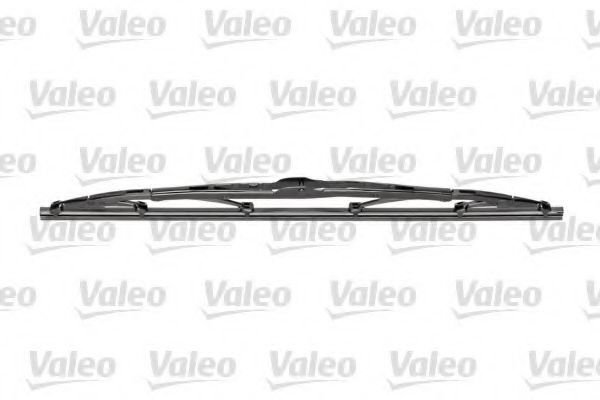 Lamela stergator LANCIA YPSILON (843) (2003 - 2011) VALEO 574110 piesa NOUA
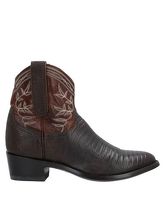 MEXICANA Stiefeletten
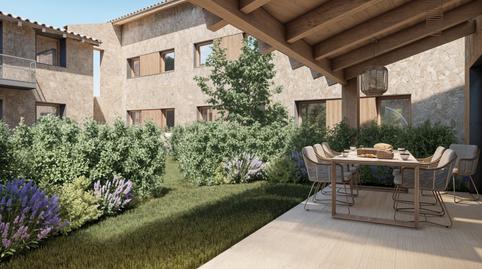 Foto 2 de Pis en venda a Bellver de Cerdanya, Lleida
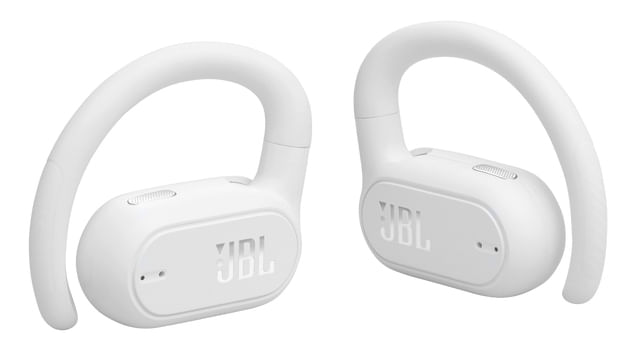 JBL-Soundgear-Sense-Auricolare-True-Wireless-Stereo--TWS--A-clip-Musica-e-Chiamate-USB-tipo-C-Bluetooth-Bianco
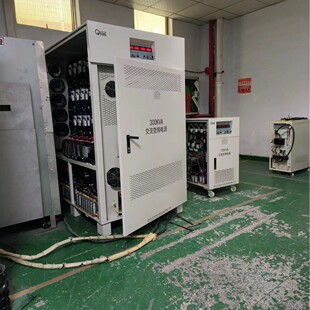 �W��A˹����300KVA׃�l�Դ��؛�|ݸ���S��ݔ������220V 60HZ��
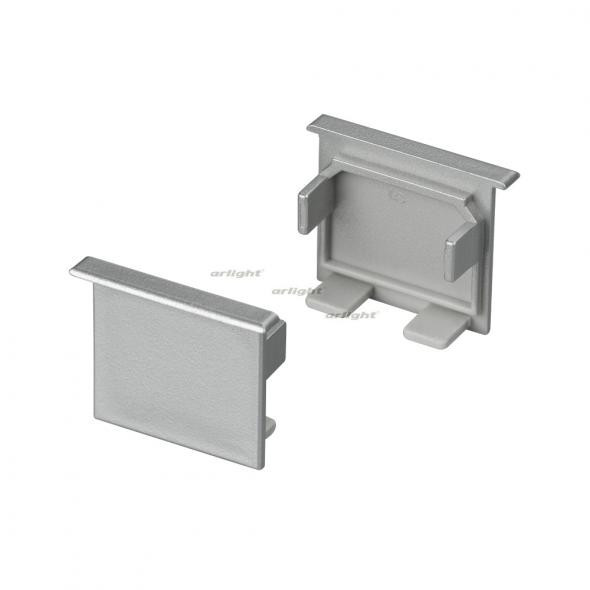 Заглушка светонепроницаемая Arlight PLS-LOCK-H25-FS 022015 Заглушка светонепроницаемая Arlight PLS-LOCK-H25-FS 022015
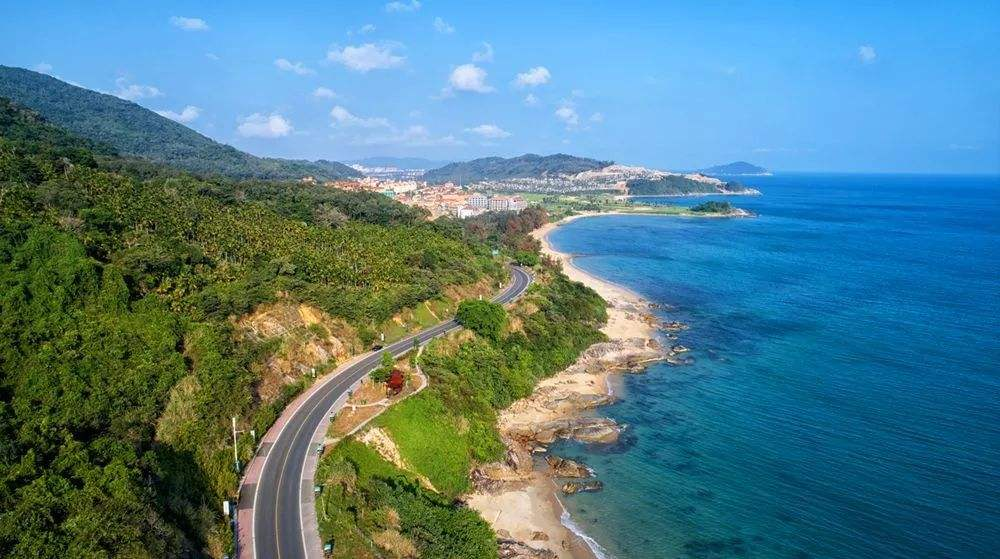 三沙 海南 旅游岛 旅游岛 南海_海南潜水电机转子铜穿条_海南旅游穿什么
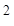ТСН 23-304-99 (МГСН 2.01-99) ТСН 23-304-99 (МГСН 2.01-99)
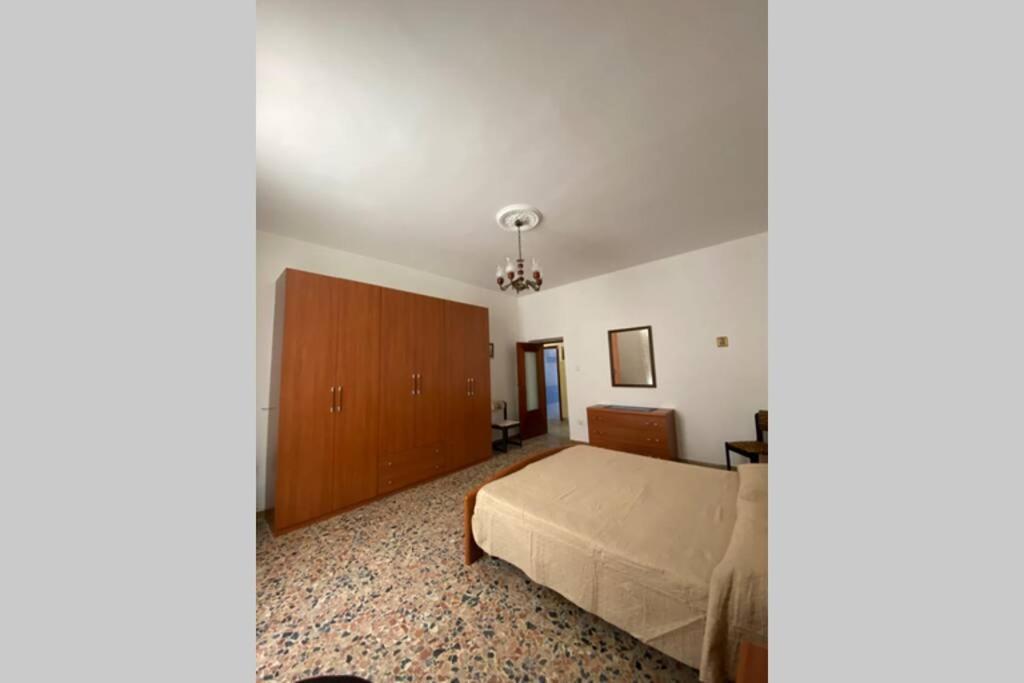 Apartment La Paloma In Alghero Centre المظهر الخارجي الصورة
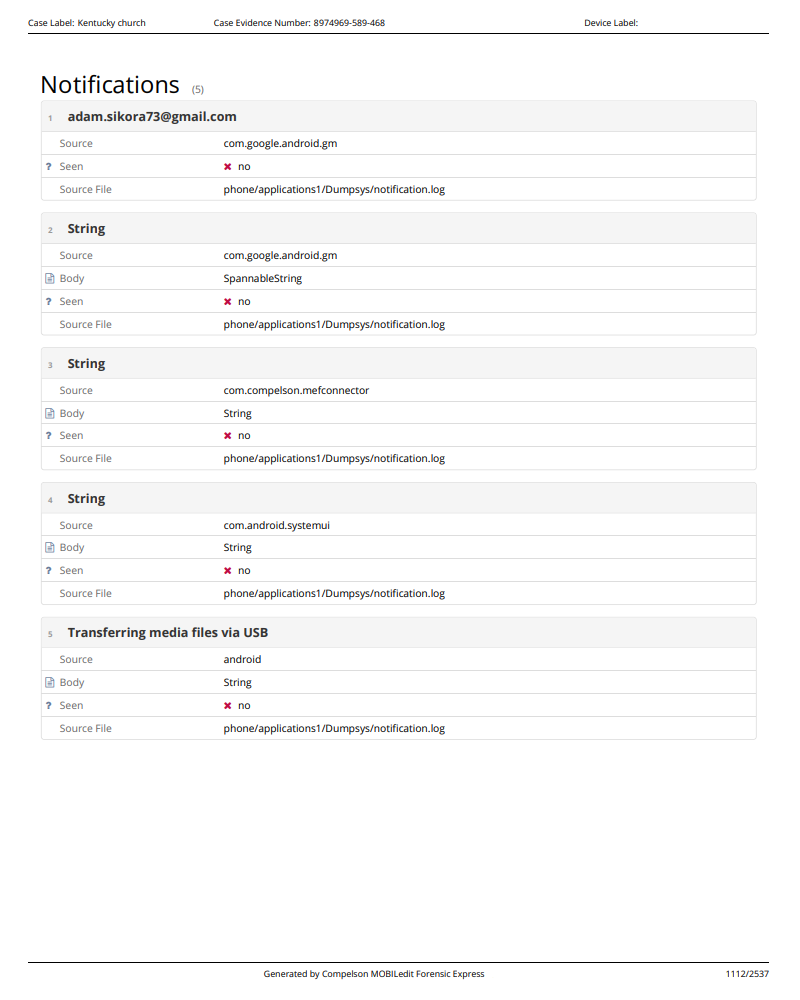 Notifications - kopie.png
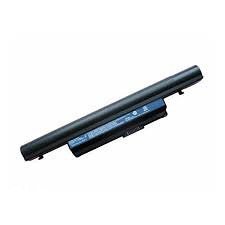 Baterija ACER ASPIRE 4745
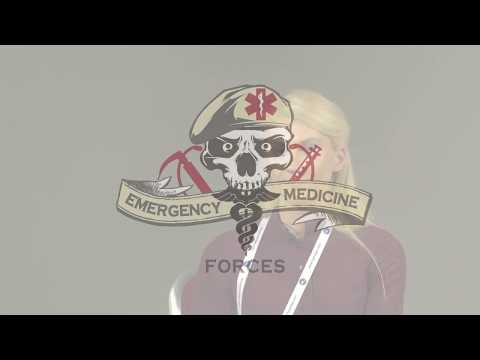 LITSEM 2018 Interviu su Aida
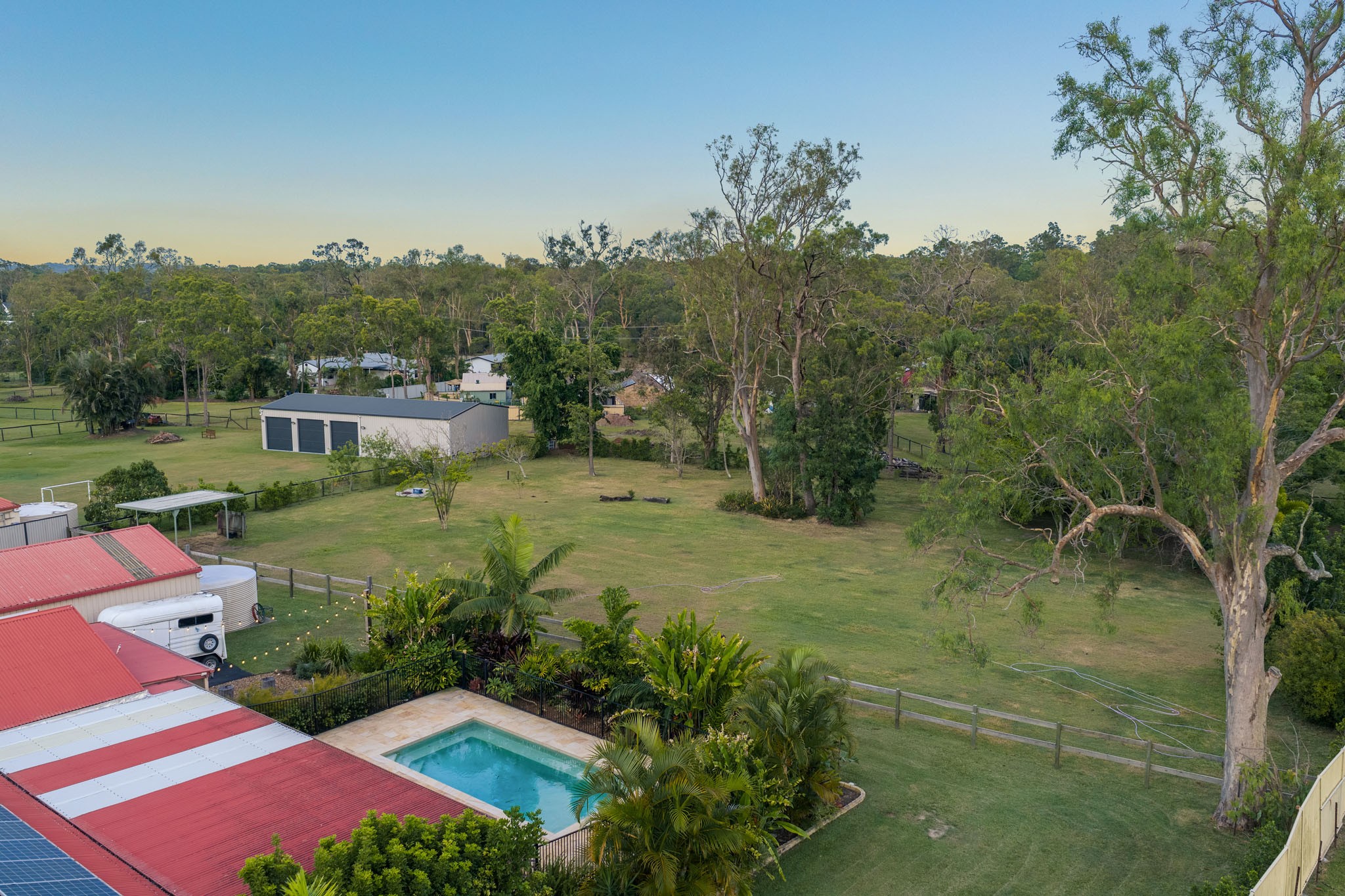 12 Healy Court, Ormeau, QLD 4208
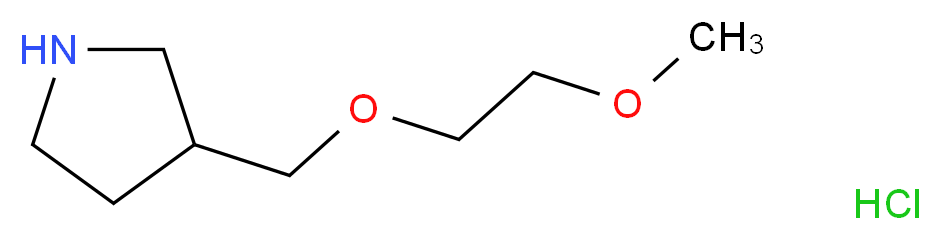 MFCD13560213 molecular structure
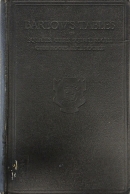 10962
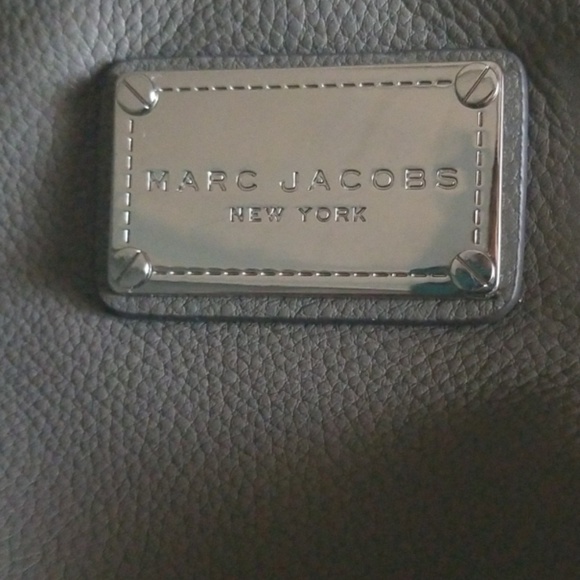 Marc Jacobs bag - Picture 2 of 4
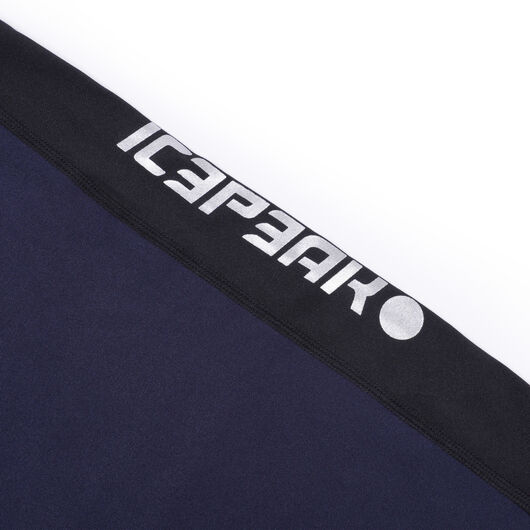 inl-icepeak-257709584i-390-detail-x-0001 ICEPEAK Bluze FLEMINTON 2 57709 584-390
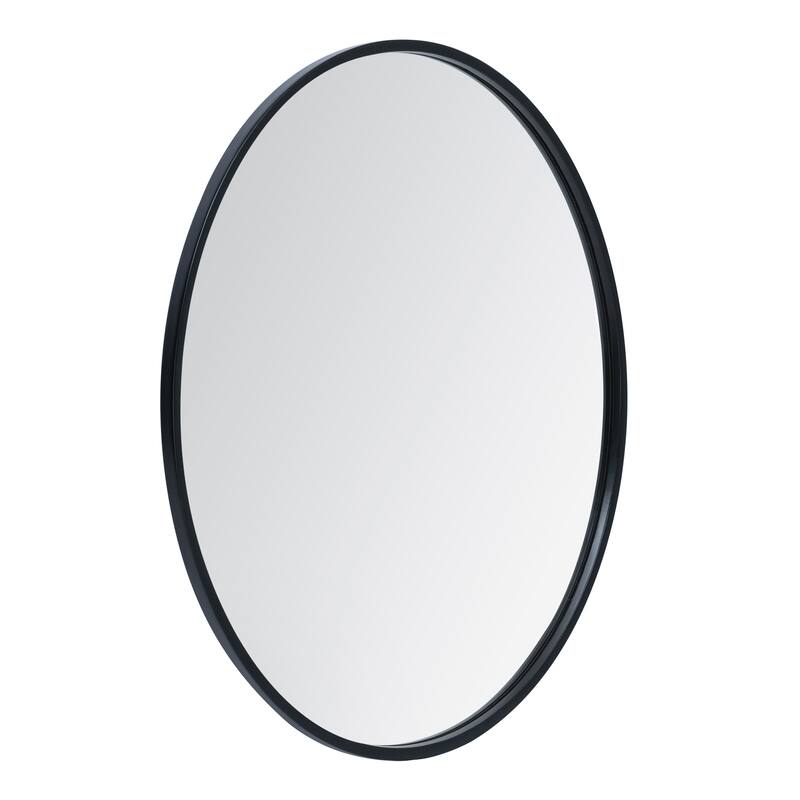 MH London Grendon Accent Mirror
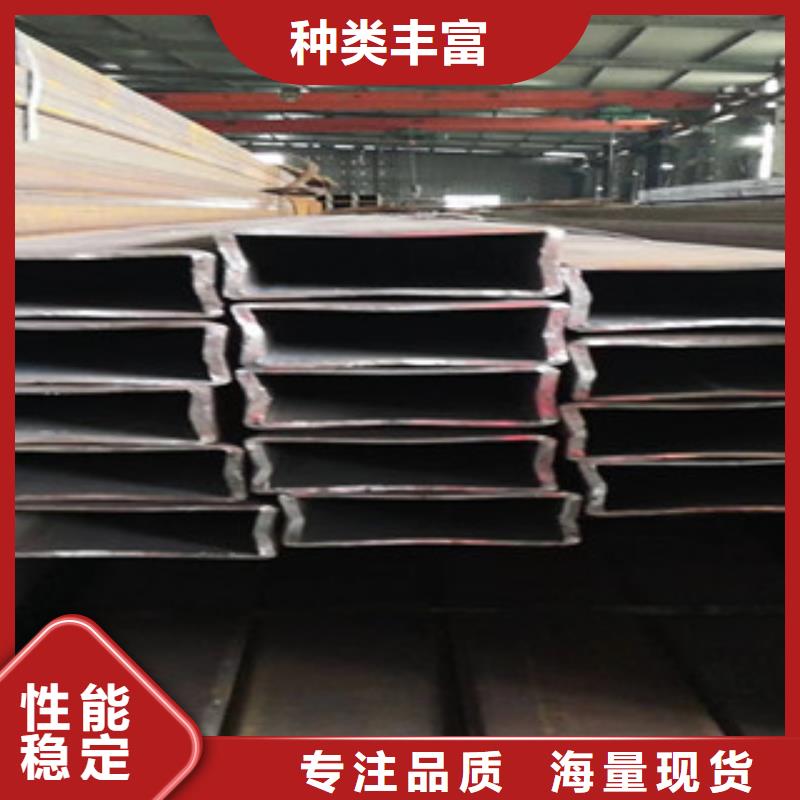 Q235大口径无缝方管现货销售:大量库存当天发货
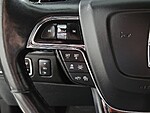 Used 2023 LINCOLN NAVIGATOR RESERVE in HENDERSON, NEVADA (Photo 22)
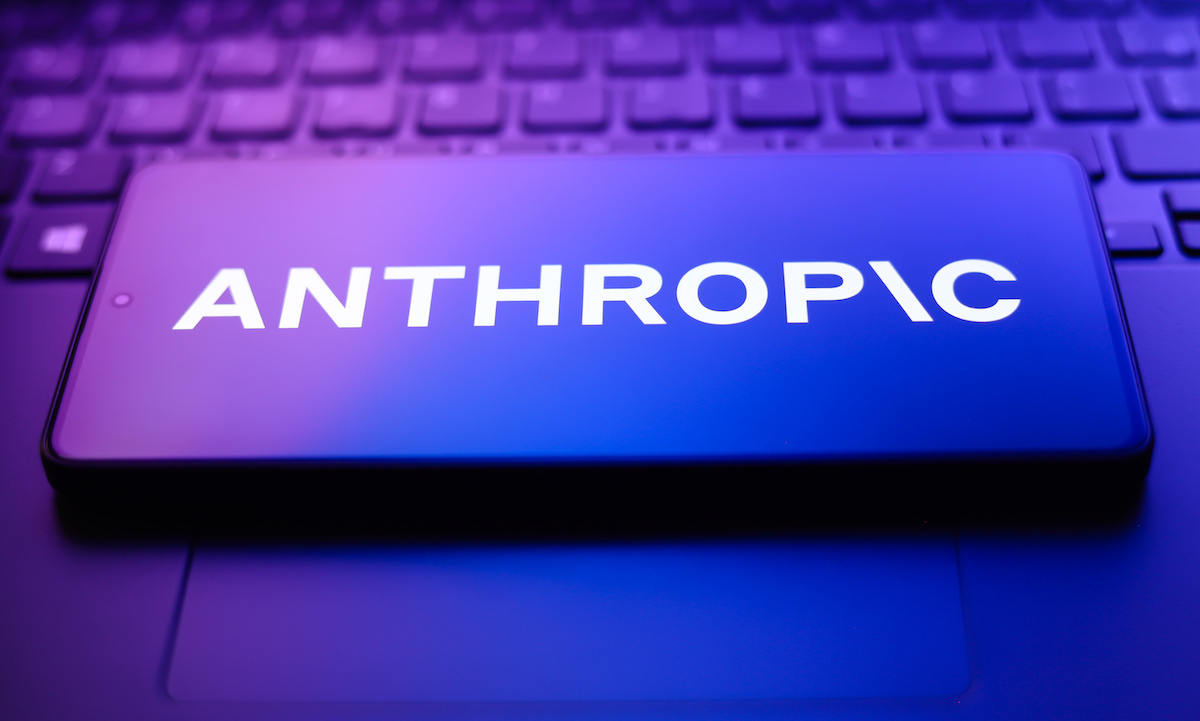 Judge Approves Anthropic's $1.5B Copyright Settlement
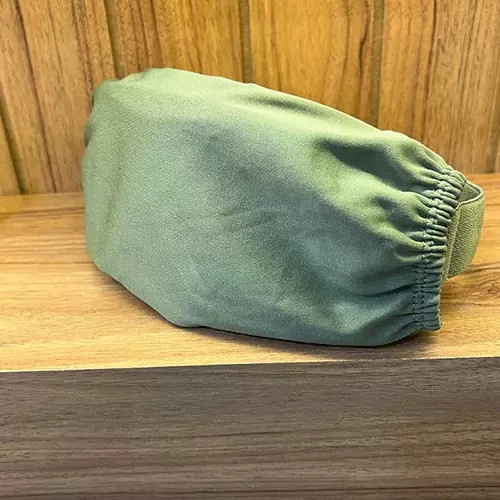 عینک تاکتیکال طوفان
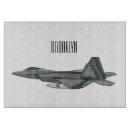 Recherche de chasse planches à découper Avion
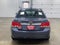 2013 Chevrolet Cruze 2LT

### YOUR INSTRUCTIONS:
Verbatim copy without images: write the records above out in full.

### EXERCISE RESPONSE:
 Lamela stergator LANCIA YPSILON (843) (2003 - 2011) VALEO 574110 piesa NOUA
 MEXICANA Stiefeletten
 Foto 2 de Pis en venda a Bellver de Cerdanya, Lleida
 JBL-Soundgear-Sense-Auricolare-True-Wireless-Stereo--TWS--A-clip-Musica-e-Chiamate-USB-tipo-C-Bluetooth-Bianco
 �W��A˹����300KVA׃�l�Դ��؛�|ݸ���S��ݔ������220V 60HZ��
 Заглушка светонепроницаемая Arlight PLS-LOCK-H25-FS 022015 Заглушка светонепроницаемая Arlight PLS-LOCK-H25-FS 022015
 三沙 海南 旅游岛 旅游岛 南海_海南潜水电机转子铜穿条_海南旅游穿什么
ТСН 23-304-99 (МГСН 2.01-99) ТСН 23-304-99 (МГСН 2.01-99)
 Apartment La Paloma In Alghero Centre المظهر الخارجي الصورة
 Notifications - kopie.png
 Baterija ACER ASPIRE 4745
 LITSEM 2018 Interviu su Aida
 12 Healy Court, Ormeau, QLD 4208
 MFCD13560213 molecular structure
 10962
 Marc Jacobs bag - Picture 2 of 4
 inl-icepeak-257709584i-390-detail-x-0001 ICEPEAK Bluze FLEMINTON 2 57709 584-390
 MH London Grendon Accent Mirror
 Q235大口径无缝方管现货销售:大量库存当天发货
 Used 2023 LINCOLN NAVIGATOR RESERVE in HENDERSON, NEVADA (Photo 22)
 Judge Approves Anthropic's $1.5B Copyright Settlement
 عینک تاکتیکال طوفان
 Recherche de chasse planches à découper Avion
 2013 Chevrolet Cruze 2LT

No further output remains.